The use of the Olivia data mode for the downlink instead of the more usual RTTY was a great help, with some stations reporting perfect reception despite the balloon being below their radio horizon at the time. This mode makes use of Forward Error Correction (FEC) and interleaving in both time and frequency to dramatically improve the link performance in weak signal conditions, or in the presence of interference.
Finally I would like to extend thanks to everyone that helped with reception (a list of stations will be published once I have extracted it from the data). PE2G in the Netherlands showed particular dedication by staying up all night on Wednesday into Thursday!
Pictures of the tracker and various screenshots can be found on the gallery.
Tracker technical details:
- Transmitter frequency: 434.45 MHz (nominally)

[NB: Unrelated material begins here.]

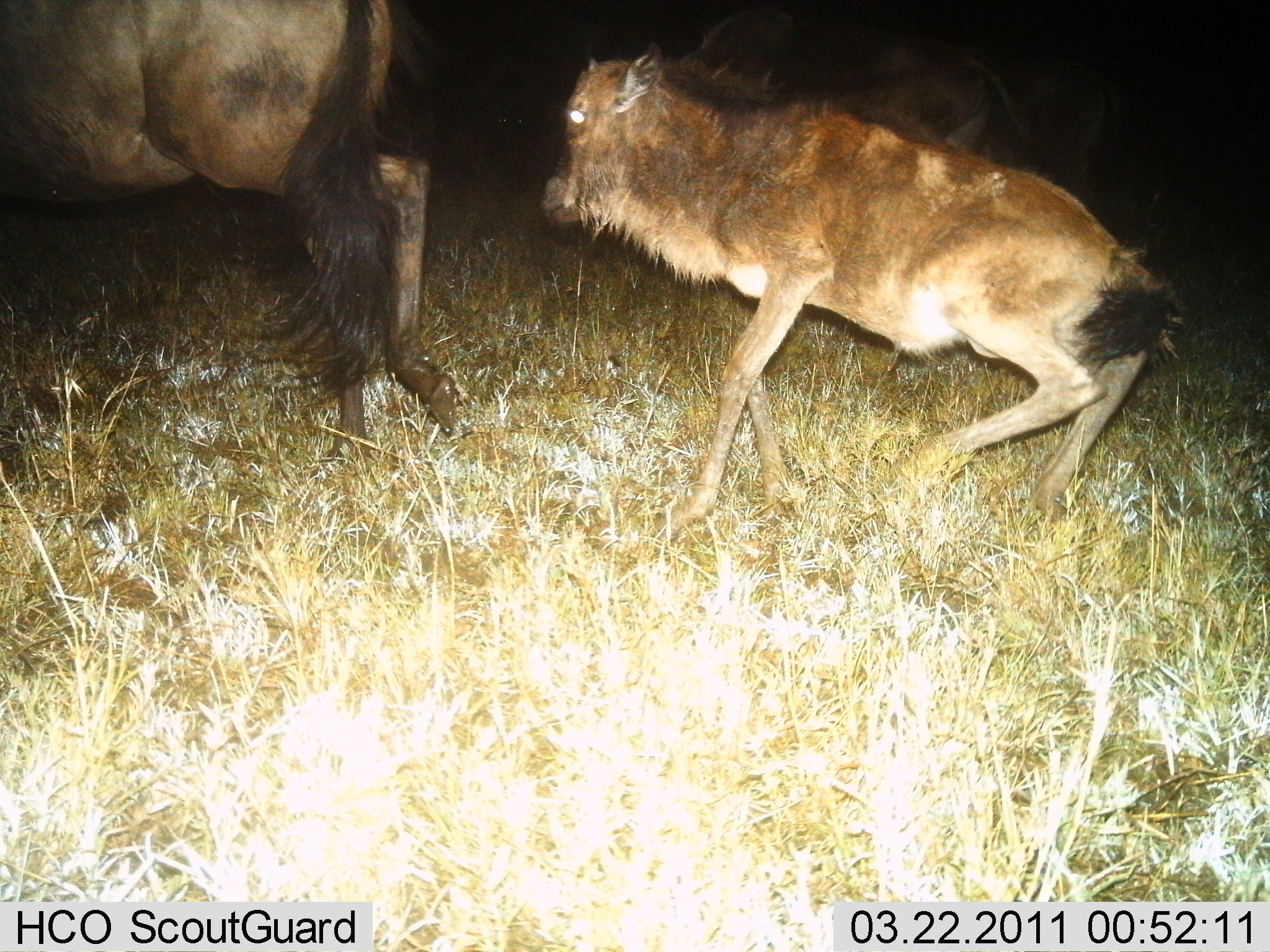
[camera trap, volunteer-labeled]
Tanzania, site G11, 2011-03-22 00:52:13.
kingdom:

- Output power: +6 dBm (4 mW)
- Modulation: OLIVIA 8/1000 with CW pips between bursts
- Typical range: Horizon limited (300 km+)

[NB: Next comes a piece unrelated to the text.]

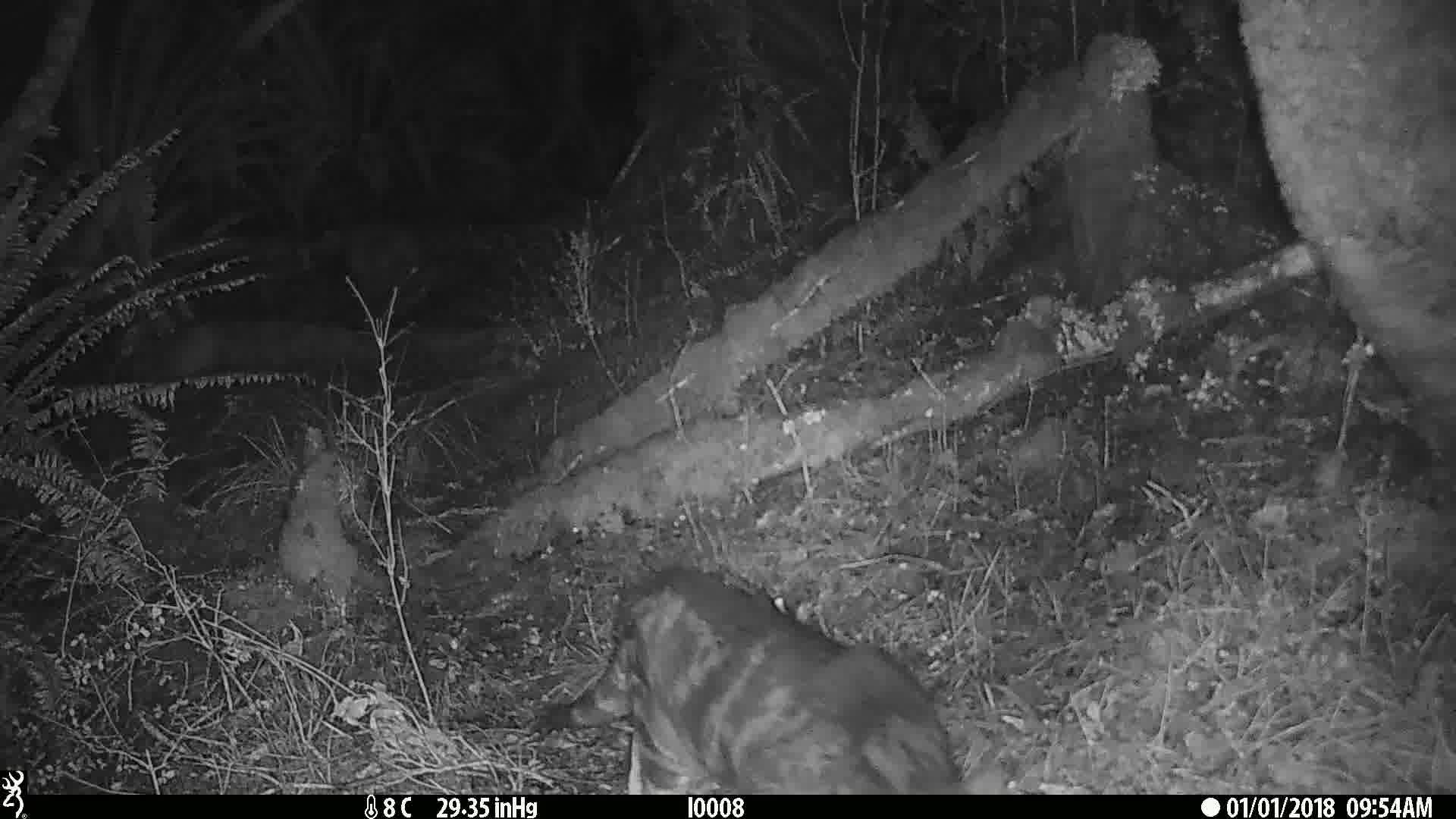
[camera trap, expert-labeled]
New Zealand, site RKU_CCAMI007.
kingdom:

- Power supply: 0.7 V to 2.0 V (single AAA lithium cell)
- Transmitter: SiLabs Si4060
- CPU: Freescale Kinetis KL05Z32 (ARM Cortex M0+)
- GPS: uBlox MAX7C (from HAB Supplies)
- Total payload mass including battery and antennas: 12 g (with connector snap-off section removed)
Update: Here is the list of stations that participated in tracking the flight.
Callsign | Lines |
PE2G | 1082 |
G6GZH | 869 |
G8KNN | 847 |
G8KNN-1 | 840 |
G0WXI | 786 |
RevSpace | 768 |
M0MKS | 606 |
G1DYQ | 571 |
PB0AHX | 546 |
G8ZBJ | 526 |
SP8CGR | 499 |
OM1ATS | 430 |
G8APZ | 416 |
M0JCU | 372 |
F1OIL | 359 |
OM5KV-1 | 332 |
UT3BW | 324 |
SQ6IYD | 295 |
HA6NM | 264 |
DutchMillbt | 246 |
M0UPU | 244 |
DJ3AK | 237 |
G6SUQ | 229 |
G7OGX | 228 |
G8FJG | 228 |
G3ZGZ | 226 |
DL7AD | 225 |
SP3MCY | 215 |
OM5KV | 210 |
Funsat-DW0307 | 178 |
G0CXW_2 | 169 |
SP3OSJ | 156 |
F5APQ | 152 |
OM1GX | 149 |
WD8MNV | 142 |
M0DNY_websdr | 141 |
Leo | 137 |
SP6IWQ | 124 |
G4MYS | 118 |
M0ION | 113 |
amell | 106 |
0x17 | 105 |
G4SGX | 104 |
UR5BGE | 102 |
ha2ecm | 100 |
SP9RQA | 93 |
HA6NN | 90 |
W7QO_websdr | 89 |
G4MYS-2 | 86 |
NAVRAC | 83 |
jijdaar | 81 |
SP5ULN | 79 |
SQ9JYE | 66 |
m6dnu | 64 |
M0MKS/M | 54 |
SQ9NFY | 52 |
G0TDJ | 38 |
ASTRA | 37 |
r00t | 36 |
Andboga | 36 |
G4YHE | 25 |
OM2AMR-1 | 11 |
G8JNJ | 8 |
PB0AHX-remote | 4 |
G7FAL | 2 |
PE2BZ | 1 |
Excellent design/flight Mike… Looking forward to more of the same in the future!